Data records

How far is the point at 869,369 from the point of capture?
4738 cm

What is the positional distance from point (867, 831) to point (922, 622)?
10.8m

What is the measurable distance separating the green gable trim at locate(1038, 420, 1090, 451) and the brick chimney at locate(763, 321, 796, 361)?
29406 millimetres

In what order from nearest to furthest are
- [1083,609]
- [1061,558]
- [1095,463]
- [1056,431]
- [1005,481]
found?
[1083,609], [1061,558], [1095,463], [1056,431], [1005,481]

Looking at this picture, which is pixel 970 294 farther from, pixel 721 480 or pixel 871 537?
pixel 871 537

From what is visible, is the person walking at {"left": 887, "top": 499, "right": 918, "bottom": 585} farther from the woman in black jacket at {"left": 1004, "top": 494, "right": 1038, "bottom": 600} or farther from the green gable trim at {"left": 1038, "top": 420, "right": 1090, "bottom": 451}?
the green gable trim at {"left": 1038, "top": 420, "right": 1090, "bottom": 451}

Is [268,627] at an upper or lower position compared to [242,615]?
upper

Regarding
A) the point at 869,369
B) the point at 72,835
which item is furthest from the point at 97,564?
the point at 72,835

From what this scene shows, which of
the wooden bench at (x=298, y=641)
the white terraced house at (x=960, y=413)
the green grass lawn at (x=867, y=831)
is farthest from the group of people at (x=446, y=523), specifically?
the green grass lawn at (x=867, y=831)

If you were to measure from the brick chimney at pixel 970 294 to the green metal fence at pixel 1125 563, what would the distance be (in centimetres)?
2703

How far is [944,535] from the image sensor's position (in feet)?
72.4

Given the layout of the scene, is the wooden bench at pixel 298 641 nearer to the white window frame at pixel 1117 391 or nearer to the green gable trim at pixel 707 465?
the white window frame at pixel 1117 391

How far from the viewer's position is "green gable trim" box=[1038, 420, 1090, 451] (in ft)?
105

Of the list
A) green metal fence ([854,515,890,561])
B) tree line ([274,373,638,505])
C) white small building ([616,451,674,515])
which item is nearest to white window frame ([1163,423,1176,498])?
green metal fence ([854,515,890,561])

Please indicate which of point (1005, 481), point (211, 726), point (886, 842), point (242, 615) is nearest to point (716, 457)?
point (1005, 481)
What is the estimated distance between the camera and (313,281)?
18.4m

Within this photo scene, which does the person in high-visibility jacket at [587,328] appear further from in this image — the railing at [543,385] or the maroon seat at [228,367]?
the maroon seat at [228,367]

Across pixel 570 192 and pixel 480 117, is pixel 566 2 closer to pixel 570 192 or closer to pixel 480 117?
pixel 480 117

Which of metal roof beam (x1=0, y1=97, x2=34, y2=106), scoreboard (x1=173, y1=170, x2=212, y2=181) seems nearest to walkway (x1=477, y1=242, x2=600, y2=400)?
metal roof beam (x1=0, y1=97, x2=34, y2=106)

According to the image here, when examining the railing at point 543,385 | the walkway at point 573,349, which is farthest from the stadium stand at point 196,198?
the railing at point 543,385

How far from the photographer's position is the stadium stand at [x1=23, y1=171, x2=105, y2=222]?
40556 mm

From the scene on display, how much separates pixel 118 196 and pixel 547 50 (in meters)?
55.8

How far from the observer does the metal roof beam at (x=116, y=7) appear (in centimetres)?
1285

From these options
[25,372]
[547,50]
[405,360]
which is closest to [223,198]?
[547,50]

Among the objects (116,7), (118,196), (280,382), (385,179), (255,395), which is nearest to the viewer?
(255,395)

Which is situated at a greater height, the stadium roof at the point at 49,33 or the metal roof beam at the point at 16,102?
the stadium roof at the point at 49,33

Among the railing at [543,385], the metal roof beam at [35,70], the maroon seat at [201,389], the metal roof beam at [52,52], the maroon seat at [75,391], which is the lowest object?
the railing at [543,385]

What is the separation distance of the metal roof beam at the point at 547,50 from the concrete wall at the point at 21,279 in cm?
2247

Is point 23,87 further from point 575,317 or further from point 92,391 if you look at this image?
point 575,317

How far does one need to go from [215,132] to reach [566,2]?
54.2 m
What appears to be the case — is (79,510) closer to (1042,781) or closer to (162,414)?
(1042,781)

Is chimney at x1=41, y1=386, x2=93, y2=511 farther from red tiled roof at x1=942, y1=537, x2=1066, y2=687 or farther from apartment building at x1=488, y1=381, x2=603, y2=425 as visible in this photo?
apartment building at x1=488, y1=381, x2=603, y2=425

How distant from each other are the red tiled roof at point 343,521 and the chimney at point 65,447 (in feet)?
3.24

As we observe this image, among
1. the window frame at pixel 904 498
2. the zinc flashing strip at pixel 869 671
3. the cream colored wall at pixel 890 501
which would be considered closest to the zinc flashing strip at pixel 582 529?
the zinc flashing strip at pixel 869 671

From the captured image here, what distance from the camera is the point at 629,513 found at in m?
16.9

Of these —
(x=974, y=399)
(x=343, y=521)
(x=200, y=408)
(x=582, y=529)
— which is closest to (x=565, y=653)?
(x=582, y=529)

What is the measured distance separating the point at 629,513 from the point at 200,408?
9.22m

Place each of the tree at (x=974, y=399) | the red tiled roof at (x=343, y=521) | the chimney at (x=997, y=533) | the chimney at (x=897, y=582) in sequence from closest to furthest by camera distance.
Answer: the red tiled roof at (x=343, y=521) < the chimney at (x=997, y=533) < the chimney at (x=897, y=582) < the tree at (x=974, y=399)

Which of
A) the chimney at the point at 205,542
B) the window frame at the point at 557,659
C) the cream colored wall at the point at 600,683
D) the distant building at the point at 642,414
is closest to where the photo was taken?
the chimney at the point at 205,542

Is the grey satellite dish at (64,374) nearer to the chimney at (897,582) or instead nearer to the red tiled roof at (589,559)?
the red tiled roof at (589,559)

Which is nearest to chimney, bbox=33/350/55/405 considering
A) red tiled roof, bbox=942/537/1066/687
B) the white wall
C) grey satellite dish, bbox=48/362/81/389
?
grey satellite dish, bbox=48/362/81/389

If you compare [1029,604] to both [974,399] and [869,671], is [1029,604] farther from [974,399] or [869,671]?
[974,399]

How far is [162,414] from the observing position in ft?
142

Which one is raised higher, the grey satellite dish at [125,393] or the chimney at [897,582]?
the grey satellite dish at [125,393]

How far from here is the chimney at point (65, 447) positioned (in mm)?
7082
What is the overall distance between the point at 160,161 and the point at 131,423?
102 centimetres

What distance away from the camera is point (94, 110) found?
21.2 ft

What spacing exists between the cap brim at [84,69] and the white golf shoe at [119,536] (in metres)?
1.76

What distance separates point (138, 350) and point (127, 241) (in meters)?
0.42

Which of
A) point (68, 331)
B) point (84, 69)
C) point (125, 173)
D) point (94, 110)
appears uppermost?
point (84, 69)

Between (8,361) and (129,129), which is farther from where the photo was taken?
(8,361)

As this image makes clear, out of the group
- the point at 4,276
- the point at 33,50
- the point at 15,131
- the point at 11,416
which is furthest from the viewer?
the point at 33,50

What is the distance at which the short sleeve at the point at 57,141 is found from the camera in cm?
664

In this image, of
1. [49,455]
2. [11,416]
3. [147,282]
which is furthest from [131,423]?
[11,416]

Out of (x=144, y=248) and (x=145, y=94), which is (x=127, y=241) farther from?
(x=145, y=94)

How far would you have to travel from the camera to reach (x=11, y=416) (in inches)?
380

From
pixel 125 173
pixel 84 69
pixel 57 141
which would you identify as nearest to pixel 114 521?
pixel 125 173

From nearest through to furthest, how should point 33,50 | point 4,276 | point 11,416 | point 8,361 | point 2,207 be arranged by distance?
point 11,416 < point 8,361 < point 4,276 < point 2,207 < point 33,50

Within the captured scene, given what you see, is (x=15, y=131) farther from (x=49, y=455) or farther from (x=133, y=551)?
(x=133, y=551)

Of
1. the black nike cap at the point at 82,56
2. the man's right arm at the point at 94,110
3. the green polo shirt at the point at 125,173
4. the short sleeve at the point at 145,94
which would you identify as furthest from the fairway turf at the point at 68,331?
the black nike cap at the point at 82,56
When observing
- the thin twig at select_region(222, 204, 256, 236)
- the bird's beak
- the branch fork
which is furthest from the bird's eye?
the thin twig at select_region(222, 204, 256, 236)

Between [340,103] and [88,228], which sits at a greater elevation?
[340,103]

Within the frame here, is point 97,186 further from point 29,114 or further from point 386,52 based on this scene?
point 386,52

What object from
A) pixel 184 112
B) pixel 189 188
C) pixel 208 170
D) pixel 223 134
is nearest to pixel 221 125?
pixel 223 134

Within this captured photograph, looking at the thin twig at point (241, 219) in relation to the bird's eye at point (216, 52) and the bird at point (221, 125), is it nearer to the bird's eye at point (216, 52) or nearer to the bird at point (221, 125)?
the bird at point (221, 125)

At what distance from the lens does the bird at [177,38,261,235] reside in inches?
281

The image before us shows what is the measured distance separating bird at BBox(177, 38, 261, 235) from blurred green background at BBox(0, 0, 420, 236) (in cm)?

**SHORT PROBLEM:** Copy out every line starting with the line containing "What is the measurable" and going on through the line containing "29406 millimetres". Rescale each distance value in the answers by multiplying it by 2.15 and rounding to a whole number, with halves rounding up, and leave every other number unchanged.

**SOLUTION FOR THIS PROBLEM:**
What is the measurable distance separating the green gable trim at locate(1038, 420, 1090, 451) and the brick chimney at locate(763, 321, 796, 361)?
63223 millimetres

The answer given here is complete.